Minerali in cambio di sicurezza
La seconda parte della “dichiarazione di principi” marca un nuovo approccio alla risoluzione del conflitto. Prevede un partenariato tra i due paesi (RDC e Ruanda) nel settore minerario e accordi economici bilaterali tra gli Stati Uniti e la RDC da una parte e tra gli Stati Uniti e il Ruanda dall’altra. Questa componente economica afferma la sovranità della RDC sulle sue risorse minerarie, ma in concomitanza  con un partenariato con il vicino Ruanda nel settore del trasporto e della trasformazione dei minerali. Vi saranno associate anche delle società americane. Nel delicato equilibrio di un possibile accordo di pace tra la RDC e il Ruanda, il partenariato economico tra i tre Paesi gioca quindi un ruolo centrale. Si può qui ricordate che, ispirandosi al modello proposto dagli Stati Uniti “minerali critici in cambio di sicurezza”, il Presidente congolese aveva, pochi mesi fa, presentato a Washington lo stesso progetto: accesso ai minerali in cambio di protezione americana.

Win-win…davvero?
Sembra quindi che tutti e tre i paesi ne traggano vantaggio: la RDC, che recupererebbe i territori finora controllati dall’AFC-M23; gli Stati Uniti si vedrebbero aprire le porte ai siti minerari congolesi e il Ruanda, che potrebbe gestire la trasformazione e l’esportazione dei minerali. Tuttavia, questa bozza di accordo dovrà fare i conti con certe difficoltà. Per la RDC, innanzitutto che si vedrebbe attribuire solo il ruolo di fornitore di minerali ciò che, secondo l’opposizione, non sarebbe che “una svendita a basso prezzo” delle risorse naturali. Per gli Stati Uniti, le cui società si troveranno di fronte non solo ai tanti gruppi armati presenti nella regione, ma anche alle molte compagnie minerarie cinesi, molto ben insediate in Congo.

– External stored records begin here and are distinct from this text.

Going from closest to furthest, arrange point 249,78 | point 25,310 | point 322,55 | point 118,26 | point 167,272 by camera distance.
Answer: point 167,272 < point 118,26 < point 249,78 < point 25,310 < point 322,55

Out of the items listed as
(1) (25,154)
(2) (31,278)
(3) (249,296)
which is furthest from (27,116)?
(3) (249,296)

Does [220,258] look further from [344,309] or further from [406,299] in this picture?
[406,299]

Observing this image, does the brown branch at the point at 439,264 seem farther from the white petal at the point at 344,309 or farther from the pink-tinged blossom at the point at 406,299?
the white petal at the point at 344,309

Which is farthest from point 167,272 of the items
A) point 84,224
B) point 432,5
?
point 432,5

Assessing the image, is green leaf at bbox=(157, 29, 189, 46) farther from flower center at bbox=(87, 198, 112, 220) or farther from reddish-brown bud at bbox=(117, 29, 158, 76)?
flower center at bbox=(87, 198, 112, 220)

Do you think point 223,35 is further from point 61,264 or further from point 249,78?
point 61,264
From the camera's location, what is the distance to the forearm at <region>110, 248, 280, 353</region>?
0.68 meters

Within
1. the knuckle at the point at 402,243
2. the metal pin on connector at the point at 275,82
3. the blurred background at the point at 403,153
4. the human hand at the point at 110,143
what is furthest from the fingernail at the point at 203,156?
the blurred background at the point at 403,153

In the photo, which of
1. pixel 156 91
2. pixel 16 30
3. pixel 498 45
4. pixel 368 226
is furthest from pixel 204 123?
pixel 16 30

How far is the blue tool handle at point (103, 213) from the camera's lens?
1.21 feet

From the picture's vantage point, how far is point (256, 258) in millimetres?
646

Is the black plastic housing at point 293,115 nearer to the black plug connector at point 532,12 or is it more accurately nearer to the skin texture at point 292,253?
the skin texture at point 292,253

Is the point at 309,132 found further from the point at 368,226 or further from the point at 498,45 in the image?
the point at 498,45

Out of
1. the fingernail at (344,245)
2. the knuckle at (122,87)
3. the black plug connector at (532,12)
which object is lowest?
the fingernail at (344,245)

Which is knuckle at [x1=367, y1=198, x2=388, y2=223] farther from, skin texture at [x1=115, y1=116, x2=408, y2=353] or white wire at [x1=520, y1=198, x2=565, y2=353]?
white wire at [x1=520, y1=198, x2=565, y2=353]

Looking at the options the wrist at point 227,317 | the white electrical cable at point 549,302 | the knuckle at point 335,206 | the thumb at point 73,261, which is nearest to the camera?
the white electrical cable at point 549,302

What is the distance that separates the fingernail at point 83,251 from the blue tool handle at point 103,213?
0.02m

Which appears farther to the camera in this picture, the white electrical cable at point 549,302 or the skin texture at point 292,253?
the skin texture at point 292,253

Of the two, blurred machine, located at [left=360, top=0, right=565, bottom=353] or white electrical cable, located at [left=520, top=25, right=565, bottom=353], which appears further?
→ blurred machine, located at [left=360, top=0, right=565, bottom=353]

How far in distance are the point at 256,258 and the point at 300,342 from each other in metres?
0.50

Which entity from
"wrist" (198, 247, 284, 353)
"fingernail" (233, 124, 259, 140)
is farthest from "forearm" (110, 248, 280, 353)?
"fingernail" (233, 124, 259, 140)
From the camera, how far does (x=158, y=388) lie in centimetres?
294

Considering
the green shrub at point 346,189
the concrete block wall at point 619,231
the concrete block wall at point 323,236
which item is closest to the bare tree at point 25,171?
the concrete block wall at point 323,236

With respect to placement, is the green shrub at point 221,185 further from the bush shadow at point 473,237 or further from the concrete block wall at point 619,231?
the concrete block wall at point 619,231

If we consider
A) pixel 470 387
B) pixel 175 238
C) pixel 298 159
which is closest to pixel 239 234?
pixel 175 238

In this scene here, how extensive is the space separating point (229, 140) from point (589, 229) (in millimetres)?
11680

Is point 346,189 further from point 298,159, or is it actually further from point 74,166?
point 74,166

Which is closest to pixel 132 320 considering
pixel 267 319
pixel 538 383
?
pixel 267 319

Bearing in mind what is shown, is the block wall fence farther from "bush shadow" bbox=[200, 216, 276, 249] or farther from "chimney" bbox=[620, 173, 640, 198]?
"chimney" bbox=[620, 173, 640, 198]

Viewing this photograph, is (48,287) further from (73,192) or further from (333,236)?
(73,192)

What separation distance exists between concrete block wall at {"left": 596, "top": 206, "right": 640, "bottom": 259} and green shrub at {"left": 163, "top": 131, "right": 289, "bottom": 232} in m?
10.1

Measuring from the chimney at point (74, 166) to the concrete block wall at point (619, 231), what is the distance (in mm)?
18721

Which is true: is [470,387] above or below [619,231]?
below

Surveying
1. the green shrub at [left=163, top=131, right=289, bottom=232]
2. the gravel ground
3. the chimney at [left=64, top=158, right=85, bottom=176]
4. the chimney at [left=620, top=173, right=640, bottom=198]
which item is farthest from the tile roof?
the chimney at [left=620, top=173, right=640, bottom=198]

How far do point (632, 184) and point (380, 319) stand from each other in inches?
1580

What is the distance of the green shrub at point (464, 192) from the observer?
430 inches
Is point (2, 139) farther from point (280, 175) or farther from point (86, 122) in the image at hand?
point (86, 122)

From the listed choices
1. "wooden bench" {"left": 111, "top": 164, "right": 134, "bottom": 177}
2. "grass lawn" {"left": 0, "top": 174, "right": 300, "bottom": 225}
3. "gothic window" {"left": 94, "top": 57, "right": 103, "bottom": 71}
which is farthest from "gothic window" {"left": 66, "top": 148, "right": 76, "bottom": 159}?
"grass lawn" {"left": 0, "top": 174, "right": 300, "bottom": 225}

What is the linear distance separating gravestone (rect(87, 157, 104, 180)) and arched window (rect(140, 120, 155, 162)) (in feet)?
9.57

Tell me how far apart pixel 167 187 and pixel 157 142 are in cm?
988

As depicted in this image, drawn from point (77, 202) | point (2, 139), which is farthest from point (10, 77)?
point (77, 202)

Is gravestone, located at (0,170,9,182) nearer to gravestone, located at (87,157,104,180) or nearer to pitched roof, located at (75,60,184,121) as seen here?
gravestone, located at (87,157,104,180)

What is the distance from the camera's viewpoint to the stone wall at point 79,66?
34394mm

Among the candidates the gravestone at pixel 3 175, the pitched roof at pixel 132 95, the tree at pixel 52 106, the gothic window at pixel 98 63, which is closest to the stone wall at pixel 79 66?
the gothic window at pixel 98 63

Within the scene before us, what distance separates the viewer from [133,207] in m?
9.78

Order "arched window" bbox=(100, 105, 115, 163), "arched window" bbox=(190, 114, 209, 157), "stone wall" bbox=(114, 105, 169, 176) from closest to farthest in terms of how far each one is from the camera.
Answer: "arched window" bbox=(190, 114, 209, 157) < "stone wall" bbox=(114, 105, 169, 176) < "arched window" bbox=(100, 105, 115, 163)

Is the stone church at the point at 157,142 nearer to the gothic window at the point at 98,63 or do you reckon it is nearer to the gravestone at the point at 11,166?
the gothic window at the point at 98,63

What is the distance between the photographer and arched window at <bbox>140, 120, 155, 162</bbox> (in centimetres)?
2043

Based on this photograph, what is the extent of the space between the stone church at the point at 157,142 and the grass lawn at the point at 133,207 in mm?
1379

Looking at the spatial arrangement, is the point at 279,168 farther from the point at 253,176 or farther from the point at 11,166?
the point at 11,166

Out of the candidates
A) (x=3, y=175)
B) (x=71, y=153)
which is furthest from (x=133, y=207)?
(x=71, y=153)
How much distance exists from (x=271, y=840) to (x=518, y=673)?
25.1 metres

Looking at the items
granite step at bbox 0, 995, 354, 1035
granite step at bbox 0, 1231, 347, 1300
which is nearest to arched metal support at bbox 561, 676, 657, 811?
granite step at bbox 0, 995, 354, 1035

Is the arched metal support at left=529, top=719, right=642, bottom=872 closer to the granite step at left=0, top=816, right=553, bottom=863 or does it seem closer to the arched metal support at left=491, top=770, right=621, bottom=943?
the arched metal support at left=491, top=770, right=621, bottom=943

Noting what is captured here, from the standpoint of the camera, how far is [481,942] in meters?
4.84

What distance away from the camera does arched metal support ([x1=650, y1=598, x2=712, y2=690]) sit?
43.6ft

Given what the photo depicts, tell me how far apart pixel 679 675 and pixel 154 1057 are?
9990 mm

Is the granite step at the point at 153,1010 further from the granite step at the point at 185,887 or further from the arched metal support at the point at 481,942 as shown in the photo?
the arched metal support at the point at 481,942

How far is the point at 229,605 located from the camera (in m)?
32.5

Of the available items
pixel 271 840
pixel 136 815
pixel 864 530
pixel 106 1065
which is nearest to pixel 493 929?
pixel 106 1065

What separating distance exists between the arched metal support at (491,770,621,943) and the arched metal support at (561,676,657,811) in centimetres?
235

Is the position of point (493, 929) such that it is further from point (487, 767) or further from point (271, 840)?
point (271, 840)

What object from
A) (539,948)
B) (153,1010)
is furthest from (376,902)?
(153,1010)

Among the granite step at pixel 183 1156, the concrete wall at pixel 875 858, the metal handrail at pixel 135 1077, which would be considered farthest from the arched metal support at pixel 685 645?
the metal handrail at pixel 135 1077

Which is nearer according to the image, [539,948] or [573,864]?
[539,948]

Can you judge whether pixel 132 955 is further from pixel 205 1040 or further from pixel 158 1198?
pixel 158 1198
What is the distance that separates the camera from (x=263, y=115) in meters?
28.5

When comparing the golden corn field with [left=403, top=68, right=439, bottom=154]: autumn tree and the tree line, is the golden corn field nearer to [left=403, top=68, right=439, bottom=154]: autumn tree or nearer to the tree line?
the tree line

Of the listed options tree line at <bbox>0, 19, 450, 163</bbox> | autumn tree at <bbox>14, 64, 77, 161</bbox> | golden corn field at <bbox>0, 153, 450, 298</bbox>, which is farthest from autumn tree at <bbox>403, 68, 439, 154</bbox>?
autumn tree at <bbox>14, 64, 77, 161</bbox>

Un accordo a scapito dell’AFC-M23
Un altro attore che potrebbe perdere terreno in questo nuovo accordo “business for territory” tra la RDC e il Ruanda è l’AFC-M23 di Corneille Nangaa. La ribellione si è sempre dichiarata “non implicata” dalle decisioni prese tra gli Stati, come nel caso di Luanda, Dar Es Salaam o Doha. Ma l’implicazione degli Stati Uniti e un possibile accordo di pace e di partenariato economico sui minerali tra la RDC e il Ruanda cambiano la situazione. Questo accordo, ancora del tutto virtuale, potrebbe essere stipulato a scapito dell’AFC-M23, che dovrebbe restituire i territori occupati, senza peraltro poter beneficiare dei vantaggi derivanti dall’accordo economico sui minerali. La ribellione cerca quindi un modo per ritagliarsi uno spazio tra Kinshasa, Kigali e Washington, per evitare il rischio di essere emarginata. Se il conflitto ha una dimensione regionale, ha però anche una dimensione locale, per cui sarà necessario trovare una via d’uscita non solo per l’AFC-M23, ma anche per i Wazalendo, i gruppi armati ausiliari che Kinshasa ha reclutato come riserve dell’esercito congolese.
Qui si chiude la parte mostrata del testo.